Anyone here remember State v. Levie, 695 N.W.2d 619 (Minn.App. 2005) ?
In Levie, the defendant-appellant’s seized computer contained PGP, a cryptography program, which was inaccessible to the investigator. In rejecting Levie’s bid for a new trial, said the court, inter alia:
We find that evidence of appellant’s internet use and the existence of an encryption program on his computer was at least somewhat relevant to the state’s case against him.
As a result, this case stirred waves in techie circles & blogs accross the nation and was unfairly characterized by journalists as, “Minnesota court takes dim view of encryption.” (See, e.g., here or here).
I posit that the case was unfairly mischaracterized because the inaccessible PGP archive, by itself, did not result in an adverse jury instruction and the totality-of-the-circumstances was the apparent standard adopted by the trial court. I.e., the record showed that Levie took a large number of pictures of a minor child with a digital camera and that he uploaded those pictures onto his computer soon after taking them. 695 N.W.2d at 624.
Prof. Orin Kerr came to a similar (albeit differently reasoned) conclusion in his blog post, The Myth of Crypto as a Crime:
Obviously, the idea that using encryption necessarily reflects criminal activity is rather silly; Internet users use encryption all the time for all sorts of legitimate reasons. As many critics of the new decision have noted, it makes no sense to see encryption as inherently linked to crime. But contrary to the blogospheric common wisdom, no court ever said it was.
[emphasis in original]. Kerr reasoned, instead, that the court regarded Levie’s use of PGP as evidence that he was a sophisticated computer user, which might explain why the police found no child pornography or nude child photos on his computer.
In cases like these, attorneys often may wonder, “Can a court force a defendant to give up his passphrase?” (side note: I always include, in routine e-discovery interrogatories that I prepare for my attorney-clients, specific requests for the passwords and password phrases to all encyrpted archives and other repositories containing potentially responsive ESI). This question is certain to arise more frequently in the near future, including in civil cases (and especially in domestic relations cases).1
To help answer that question, the U.S.D.C. for the District of Vermont court declined to compel a defendant to surrender his PGP passphrase, finding that compelling a defendant to surrender his PGP passphrase would violate his Constitutional right not to incriminate himself.
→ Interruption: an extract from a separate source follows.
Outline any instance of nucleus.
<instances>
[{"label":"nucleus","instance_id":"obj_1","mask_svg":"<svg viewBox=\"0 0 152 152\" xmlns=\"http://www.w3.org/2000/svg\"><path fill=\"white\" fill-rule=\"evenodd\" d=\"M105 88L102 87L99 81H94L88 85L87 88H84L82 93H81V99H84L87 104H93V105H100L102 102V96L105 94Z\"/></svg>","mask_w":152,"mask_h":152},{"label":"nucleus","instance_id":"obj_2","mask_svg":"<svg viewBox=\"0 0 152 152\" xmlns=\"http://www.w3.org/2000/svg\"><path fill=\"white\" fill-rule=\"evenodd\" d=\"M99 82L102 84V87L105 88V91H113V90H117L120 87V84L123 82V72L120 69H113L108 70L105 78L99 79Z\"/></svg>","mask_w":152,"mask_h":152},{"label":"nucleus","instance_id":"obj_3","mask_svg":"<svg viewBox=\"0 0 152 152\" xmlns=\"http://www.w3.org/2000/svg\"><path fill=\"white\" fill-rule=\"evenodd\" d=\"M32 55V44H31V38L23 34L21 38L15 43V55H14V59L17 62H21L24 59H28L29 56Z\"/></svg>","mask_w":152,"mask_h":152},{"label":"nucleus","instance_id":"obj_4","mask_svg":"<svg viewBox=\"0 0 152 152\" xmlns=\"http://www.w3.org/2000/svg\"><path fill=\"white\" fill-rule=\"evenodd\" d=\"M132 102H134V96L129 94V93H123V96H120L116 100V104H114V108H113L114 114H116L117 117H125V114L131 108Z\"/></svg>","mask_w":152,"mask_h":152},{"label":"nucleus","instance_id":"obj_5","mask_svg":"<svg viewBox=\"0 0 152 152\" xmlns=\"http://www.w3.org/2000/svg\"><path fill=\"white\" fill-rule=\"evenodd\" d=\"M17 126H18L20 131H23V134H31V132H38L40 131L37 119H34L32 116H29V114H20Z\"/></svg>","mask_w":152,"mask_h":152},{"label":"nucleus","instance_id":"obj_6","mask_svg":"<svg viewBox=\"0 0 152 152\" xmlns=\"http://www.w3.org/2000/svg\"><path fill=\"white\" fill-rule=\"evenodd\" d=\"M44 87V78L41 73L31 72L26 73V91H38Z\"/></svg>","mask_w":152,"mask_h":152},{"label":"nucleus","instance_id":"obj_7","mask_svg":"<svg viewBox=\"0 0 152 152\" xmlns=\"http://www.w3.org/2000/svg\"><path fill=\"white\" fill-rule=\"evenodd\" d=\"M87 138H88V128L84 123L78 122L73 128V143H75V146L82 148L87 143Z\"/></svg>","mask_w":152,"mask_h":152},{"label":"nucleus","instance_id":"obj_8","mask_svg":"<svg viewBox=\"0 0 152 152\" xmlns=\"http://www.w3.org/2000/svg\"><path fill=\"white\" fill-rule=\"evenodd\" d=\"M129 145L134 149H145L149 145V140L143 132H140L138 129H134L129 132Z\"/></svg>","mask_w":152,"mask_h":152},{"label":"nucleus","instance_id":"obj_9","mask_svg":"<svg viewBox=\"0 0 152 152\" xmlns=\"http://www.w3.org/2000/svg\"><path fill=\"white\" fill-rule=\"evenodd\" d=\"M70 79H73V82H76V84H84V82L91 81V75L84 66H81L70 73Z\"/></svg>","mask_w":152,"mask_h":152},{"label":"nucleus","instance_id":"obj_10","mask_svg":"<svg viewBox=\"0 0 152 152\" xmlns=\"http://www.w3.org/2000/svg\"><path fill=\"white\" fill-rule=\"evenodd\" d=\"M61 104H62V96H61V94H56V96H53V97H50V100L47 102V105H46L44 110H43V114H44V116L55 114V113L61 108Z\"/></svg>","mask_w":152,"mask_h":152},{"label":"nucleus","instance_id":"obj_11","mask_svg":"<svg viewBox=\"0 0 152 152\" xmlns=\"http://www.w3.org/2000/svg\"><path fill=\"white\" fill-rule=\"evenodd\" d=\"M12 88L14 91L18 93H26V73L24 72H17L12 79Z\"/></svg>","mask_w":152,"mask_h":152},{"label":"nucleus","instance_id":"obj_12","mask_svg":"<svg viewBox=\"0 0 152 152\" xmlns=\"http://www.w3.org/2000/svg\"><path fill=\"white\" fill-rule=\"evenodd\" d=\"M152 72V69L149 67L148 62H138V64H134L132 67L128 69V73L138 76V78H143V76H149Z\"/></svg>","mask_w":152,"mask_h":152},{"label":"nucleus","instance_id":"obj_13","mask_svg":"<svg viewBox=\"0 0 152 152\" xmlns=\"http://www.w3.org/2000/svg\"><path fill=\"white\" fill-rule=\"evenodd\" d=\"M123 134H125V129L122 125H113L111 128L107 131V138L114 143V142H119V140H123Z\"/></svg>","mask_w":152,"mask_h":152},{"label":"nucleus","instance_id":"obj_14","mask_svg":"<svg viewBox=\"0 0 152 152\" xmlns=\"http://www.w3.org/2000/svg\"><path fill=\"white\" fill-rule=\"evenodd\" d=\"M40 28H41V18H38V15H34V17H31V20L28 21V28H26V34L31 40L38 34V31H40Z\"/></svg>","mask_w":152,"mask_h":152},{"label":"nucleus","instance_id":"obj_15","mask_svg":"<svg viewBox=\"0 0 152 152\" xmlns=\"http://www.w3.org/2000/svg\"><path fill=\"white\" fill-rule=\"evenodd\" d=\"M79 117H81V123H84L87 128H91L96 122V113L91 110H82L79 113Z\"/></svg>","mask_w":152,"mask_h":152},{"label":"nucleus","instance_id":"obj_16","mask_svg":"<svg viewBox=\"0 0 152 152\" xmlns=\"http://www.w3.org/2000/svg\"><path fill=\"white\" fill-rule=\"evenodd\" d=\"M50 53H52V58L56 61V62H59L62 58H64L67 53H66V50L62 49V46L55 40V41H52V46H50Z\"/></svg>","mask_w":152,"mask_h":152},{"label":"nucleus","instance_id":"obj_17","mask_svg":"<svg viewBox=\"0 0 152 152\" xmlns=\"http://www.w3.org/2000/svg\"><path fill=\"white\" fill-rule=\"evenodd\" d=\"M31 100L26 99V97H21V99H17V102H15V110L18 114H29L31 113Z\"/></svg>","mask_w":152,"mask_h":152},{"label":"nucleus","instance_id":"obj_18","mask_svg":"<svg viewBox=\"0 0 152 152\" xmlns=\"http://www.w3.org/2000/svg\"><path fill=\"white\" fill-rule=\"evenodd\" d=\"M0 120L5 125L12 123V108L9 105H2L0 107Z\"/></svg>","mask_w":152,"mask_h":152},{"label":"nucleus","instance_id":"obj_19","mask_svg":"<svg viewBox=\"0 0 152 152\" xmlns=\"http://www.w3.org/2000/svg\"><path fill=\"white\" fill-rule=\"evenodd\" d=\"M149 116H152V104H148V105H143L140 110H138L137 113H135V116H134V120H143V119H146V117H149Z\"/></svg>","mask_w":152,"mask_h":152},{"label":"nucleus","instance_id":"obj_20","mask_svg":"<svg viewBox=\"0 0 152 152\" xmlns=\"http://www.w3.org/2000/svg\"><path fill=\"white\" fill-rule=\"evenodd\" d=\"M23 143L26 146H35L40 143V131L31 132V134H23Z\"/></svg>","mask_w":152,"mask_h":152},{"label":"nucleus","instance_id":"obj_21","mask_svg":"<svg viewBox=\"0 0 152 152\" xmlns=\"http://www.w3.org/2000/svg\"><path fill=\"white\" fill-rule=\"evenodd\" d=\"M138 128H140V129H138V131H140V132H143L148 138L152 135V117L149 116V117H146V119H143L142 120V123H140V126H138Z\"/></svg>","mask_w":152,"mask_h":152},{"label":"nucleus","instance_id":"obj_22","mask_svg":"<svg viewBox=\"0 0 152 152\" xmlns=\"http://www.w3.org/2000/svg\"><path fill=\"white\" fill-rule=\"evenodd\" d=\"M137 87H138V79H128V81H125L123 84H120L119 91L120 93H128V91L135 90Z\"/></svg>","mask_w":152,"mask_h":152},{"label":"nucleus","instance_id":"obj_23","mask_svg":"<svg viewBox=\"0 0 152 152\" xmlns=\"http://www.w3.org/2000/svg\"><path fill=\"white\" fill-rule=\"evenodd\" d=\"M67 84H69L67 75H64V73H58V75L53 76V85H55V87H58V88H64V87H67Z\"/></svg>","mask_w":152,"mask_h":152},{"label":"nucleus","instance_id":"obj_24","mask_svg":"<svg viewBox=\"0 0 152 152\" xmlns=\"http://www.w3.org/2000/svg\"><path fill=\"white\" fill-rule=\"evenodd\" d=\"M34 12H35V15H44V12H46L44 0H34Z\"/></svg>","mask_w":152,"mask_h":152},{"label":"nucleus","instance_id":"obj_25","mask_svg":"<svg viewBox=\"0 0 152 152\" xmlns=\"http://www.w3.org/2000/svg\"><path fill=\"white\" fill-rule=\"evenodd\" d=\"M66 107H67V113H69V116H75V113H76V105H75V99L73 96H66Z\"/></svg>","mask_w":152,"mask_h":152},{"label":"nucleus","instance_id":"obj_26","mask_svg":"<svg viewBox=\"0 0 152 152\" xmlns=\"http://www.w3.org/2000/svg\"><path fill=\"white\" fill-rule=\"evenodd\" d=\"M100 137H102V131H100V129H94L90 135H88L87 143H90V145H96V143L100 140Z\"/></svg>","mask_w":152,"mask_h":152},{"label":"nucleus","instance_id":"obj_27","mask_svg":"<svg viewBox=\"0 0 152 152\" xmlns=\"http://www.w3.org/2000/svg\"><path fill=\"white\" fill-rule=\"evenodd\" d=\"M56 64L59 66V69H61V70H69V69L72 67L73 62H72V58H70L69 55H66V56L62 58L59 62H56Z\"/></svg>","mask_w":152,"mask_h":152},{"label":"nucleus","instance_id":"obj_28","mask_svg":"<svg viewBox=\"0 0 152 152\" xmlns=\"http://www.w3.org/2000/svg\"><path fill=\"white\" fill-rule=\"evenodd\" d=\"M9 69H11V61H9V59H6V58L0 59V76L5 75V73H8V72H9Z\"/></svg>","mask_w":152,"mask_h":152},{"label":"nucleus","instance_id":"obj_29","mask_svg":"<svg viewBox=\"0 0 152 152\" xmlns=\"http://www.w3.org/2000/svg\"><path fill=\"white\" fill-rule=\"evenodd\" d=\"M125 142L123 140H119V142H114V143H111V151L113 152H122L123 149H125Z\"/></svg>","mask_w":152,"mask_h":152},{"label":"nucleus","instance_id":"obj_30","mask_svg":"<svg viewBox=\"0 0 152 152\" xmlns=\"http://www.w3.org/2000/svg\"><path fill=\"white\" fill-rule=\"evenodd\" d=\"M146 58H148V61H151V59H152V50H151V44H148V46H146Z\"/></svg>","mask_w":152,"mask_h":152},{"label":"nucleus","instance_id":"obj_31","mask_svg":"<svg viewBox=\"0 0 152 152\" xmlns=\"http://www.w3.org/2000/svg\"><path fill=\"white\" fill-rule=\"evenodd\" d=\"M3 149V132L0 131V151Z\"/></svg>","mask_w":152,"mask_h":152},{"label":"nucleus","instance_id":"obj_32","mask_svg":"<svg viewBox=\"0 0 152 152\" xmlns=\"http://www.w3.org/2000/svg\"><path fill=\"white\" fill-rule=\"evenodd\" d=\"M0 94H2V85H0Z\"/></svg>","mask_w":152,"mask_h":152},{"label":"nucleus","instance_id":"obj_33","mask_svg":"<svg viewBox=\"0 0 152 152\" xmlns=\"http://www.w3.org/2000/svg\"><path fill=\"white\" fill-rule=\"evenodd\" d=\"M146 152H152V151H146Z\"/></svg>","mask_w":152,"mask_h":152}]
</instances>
The case, In re Boucher, involved child pornography, as you might have expected. Yet, the case law involving the compulsory surrender of encryption passphrases is quite unsettled.
If this case is appealed, it has the potential of creating an important precedent.
___________________________
1 Unfortunately, perhaps, we should not be looking to domestic relations case law for guidance on issues of substantive constiutional law (such as the privilege against self-incrimination). See, e.g., David N. Heleniak, The New Star Chamber, 57 Rutgers Law Review no. 3 (Spring 2005), 1009, discussing the “due process fiasco” of family law and characterizing family courts “an area of law mired in intellectual dishonesty and injustice.” In the article, Heleniak identified six commonplace deprivations of fundamental due process: seizure of children and railroading innocent parents into jail through denial of trial by jury; denial of poor defendants to free counsel; denial of right to take depositions; lack of evidentiary hearings; lack of notice; and improper standard of proof). In family law, “the burden of proof may be shifted to the defendant,” according to a handbook for local officials published by the National Conference of State Legislatures.